When I saw the feathers on the deck and the miserable pigeons with paralyzed necks, should have taken this as an augury sign from the gods, a premonition of blood and bird guts, should have known what it would lead to. The present was the gift that kept on giving, two dead birds after every session. Could they hear your howls? I don’t want to give you any reason for consternation or concern, but there was a diminutive video camera embedded in the extra pink yoga mat on the wicker basket. It streamed live audio with high definition video to me at the factory on my iPhone, nothing cryptic about those steamy hour-long sessions of intrepid passion and flexibility. 


You didn’t do anything novel; it’s all been done before, no use writing about it. Don’t want to sound cynical, but I never trusted you. This whiskey is not what I need. This gas is a fairy’s way to die. Your nickname was Southern Comfort in college. Hold on a second. The toll lady beneath the bridge is so stoic, motionless, and statuesque as she swallows my quarters, looks at my wrinkled face like a troll, almost makes me wish I threw them in the white plastic basket instead.


I’m watching and listening to this morning’s session right now, parked under the bridge. Red Hot Chili Peppers sizzling as raindrops fall. My proximity to heaven is closer than you could ever imagine, just hoping the pen holds enough ink for me to sign my name. Bakasana and Cat Flow flippant remarks as you arch your backs in harmony with the wind. I listen to the din of sideways hail against my cracked windshield. How can we resolve our troubles baby? I loved you, your stoicism made me reticent when I came home at seven; I imagined his hands around your waist, fingertips digging into soft tight flesh to hold the perfect breathing pose, the garbage man outside emptying last night’s leftovers. 


My fingers are trembling as I finish this. How could you contravene our wedding vows beneath the cumulonimbus clouds? Remember that magic summer when we kissed beside the sea in Cyprus, Mediterranean cuisine, discarded champagne flutes and orange lobster shells strewn across the beach. The island was alive with hope I’m writing this letter instead of telling you in person because my body is waterlogged and don’t want you to be pugnacious, argumentative, contentious. You’d think a woman who practices yoga every day would be more flexible to other’s opinions, trifling as they may seem to a golden goddess who owns everything but the sun. The queen who bathes in turquoise bubbles doesn’t need to listen; just threads her needles with pinpoint precision, a surgeon’s perfectly manicured fingers, severing everything from exotic Parisian fabrics to the black matter of the solar system. It all floats down the drain in the end.  

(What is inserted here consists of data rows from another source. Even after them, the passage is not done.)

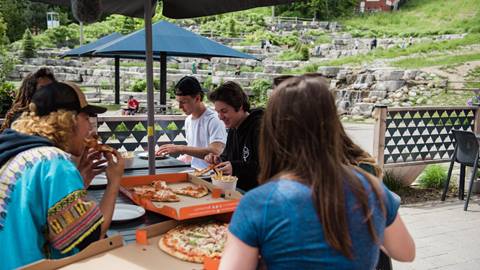 Group of friends eating pizza on the patio outside Grand Central Lodge in the summer at Blue Mountain
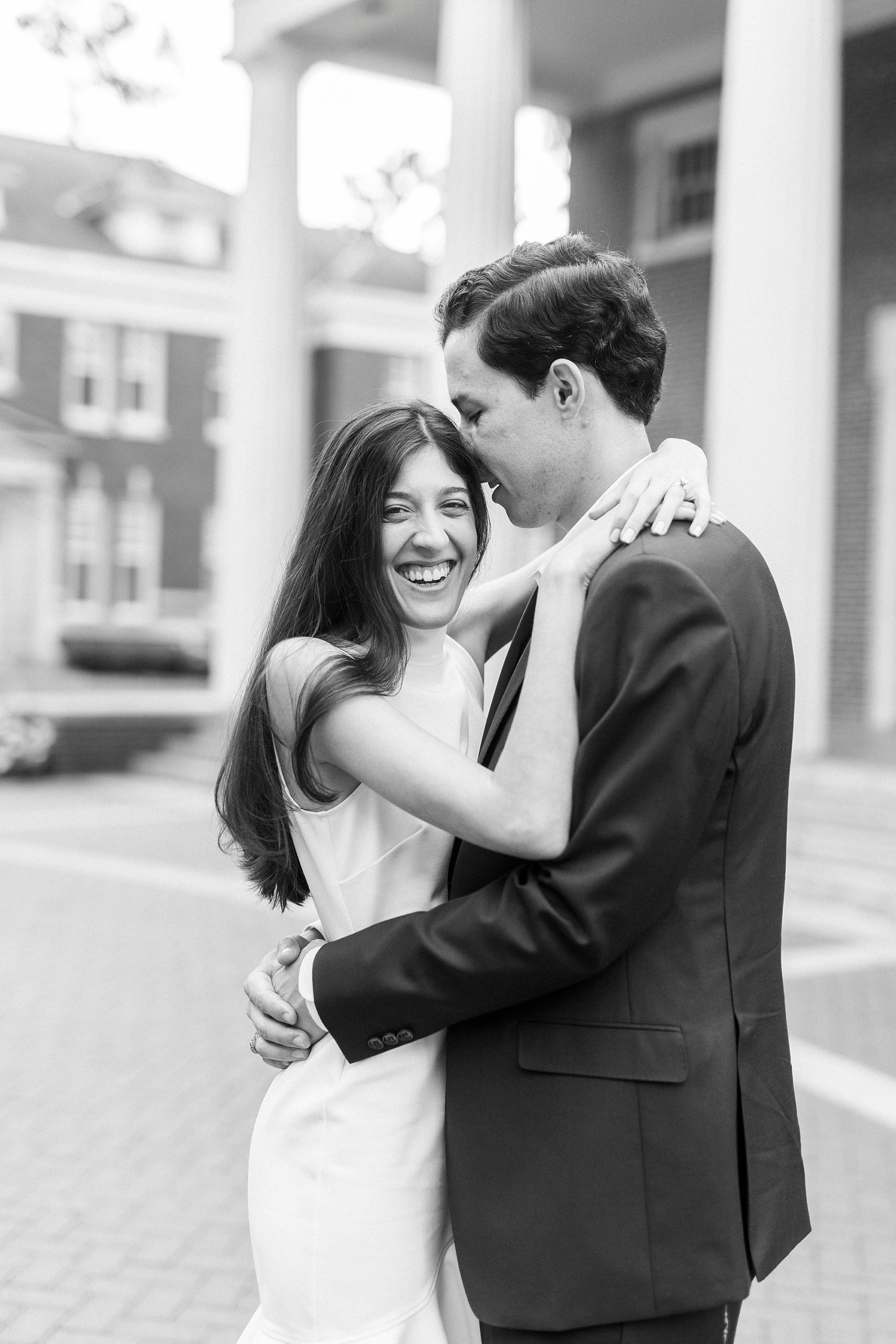 bride and groom laugh during Queens University engagement photos 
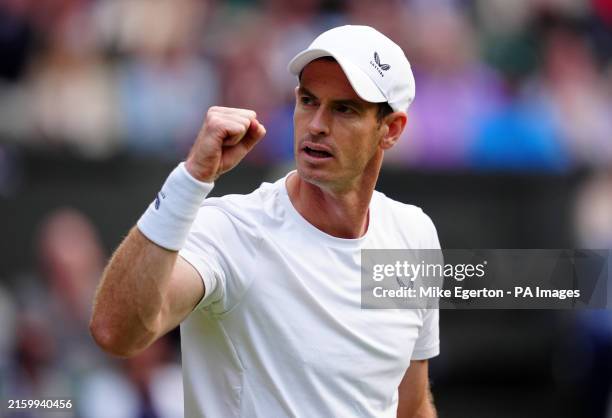 Andy Murray reacts during the gentlemen's doubles match against Rinky Hijikata and John Peers on day four of the 2024 Wimbledon Championships at the...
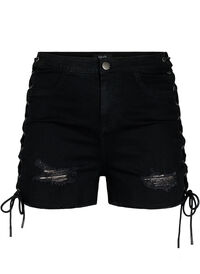 Denimshorts med slitna detaljer och snörning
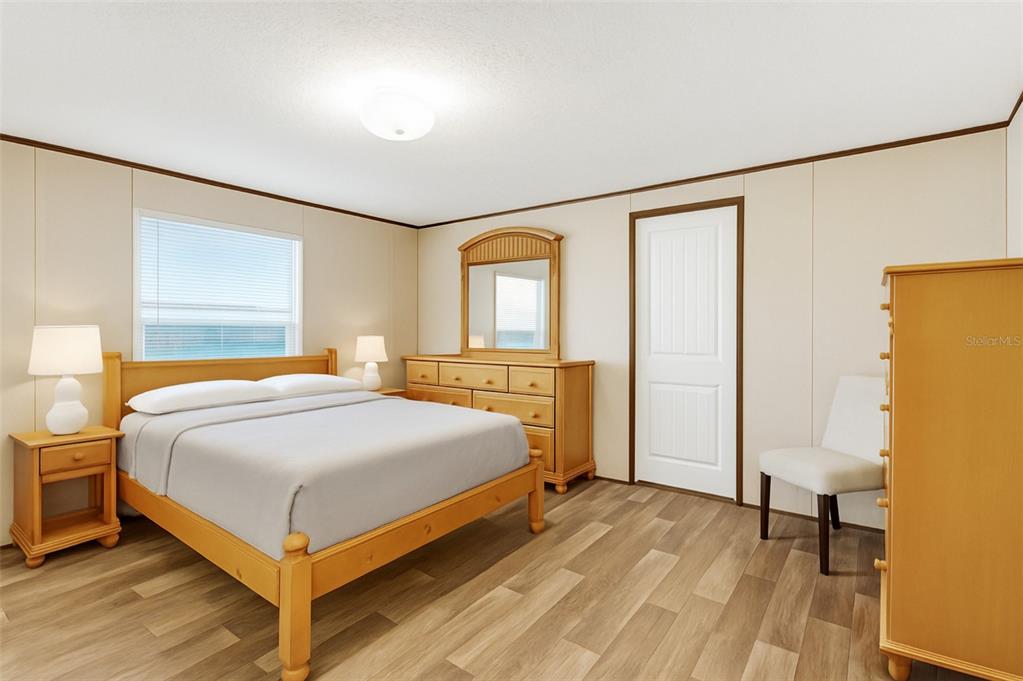 A bedroom features a wooden bed frame, matching dresser with mirror, and light-colored wood flooring — 327 TINDEL CAMP ROAD, LAKE WALES, FL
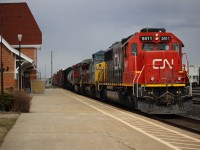 After working the yard at Sarnia, M385 with a rag tag mix of power makes their way out of the yard at Sarnia for the St.Clair Tunnel. The tunnel runs under the namesake river. Upon emergence from the tunnel on the other side M385 will be in Port Huron, Michigan for the continuance of its journey. I took this shot on the west end of the VIA Rail station platform.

It’s been a tumultuous affair from start to finish. The golf ball-sized hail has turned to sleet. The moment has arrived to crack the driver’s side window; listen to the majestic euphony of cool zephyr against my hairy earlobes. Can you hear me now? You said I was an ape in man’s clothes. Well, my pen is fading. Let me shake it up a bit. By the way: you can’t have the Eldorado. I know it was purchased under your name, registration entitles you to it, and you’re planning on picking it up tomorrow, but it’s sinking under the dirty lagoon. The leather will surely be ruined. Now I’m sending my final text message, already saved and edited: Protect our little angel. I’ll watch from above. Note under the rock where we first made love.